A sua estreia como poeta deu-se em 1972, com um livro que tinha um título programático, A Noção de Poema. Era um livro que, logo no título, indicava uma atitude poética muito auto-reflexiva, integrando as próprias questões internas da poesia. Havia nesse livro uma atitude próxima de uma neo-vanguarda, de que o poeta se distanciará. Do que ele nunca se distanciou foi de uma relação muito forte com a história literária, muito especialmente com o romantismo. Foi, por isso, um poeta impregnado de literatura e poesia, às vezes até a um limite em que o poético se manifesta em estado de proliferação.

Sendo Nuno Júdice um nome fundamental da sua geração, a sua obra mais recente esteve longe de obter o consenso junto da mais nova geração de poetas.
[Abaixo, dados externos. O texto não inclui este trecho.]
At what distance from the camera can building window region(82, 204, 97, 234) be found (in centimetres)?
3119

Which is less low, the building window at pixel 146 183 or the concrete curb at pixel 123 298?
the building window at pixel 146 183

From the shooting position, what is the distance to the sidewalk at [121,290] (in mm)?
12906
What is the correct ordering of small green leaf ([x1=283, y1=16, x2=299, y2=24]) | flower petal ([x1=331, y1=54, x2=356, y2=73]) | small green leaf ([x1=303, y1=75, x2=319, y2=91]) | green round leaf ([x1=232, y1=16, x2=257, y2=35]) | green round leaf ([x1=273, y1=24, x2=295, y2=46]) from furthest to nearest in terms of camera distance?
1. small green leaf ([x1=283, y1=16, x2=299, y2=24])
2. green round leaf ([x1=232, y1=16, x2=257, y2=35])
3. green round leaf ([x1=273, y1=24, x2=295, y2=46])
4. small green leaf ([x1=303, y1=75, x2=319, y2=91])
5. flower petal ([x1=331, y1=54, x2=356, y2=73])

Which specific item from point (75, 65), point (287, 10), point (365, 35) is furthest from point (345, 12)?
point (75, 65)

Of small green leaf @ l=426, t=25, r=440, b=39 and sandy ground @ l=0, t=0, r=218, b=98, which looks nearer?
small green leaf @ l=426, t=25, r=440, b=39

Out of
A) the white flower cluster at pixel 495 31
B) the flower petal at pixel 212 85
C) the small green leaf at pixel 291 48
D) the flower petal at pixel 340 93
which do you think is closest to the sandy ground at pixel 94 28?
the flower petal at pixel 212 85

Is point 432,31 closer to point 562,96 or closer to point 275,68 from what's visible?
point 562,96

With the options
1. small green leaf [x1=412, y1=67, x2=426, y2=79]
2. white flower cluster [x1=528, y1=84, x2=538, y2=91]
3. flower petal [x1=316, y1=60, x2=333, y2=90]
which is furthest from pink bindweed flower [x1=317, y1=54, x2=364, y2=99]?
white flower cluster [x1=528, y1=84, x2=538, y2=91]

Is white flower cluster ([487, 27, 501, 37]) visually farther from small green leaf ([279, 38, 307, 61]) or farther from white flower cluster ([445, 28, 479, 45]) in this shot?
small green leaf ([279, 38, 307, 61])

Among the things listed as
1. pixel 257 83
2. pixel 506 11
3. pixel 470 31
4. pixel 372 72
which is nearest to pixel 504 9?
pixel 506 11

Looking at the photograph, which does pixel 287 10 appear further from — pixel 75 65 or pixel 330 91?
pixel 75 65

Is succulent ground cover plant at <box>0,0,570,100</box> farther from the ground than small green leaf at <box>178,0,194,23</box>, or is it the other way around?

Atraiu, por isso, algumas manifestações polémicas. Entre os poetas contemporâneos portugueses, Júdice é um dos mais traduzidos, tendo alcançado uma notável difusão no estrangeiro.

Da sua extensíssima obra poética, aquela que irá ser recordada como um marco importante na poesia portuguesa não é certamente a poesia exasperada dos seus últimos livros, mas aquela, muito mais impessoal, que pode ser sintetizada num aforismo que surge num dos seus versos: “A poesia é o teatro”. Um teatro de sombras e de máscaras (retomando a tradição modernista da poesia), num jogo que implicava a sua própria crítica. Como que situando-se no exterior do seu discurso, com uma atitude às vezes lúdica, o poeta assumia o lugar de uma terceira pessoa que se inventa a si mesma e assiste ao espectáculo da sua própria mistificação. Por isso, essa poesia mais antiga de Nuno Júdice era habitada por uma aura de canto iluminado (muita vezes com uma voz eminentemente elegíaca e muito devedora do romantismo) que procura a essencialidade em qualquer contingência e a eternidade em cada instante. Da referência romântica guardavam os seus poemas um tom, uma música, um particular sentimento da natureza.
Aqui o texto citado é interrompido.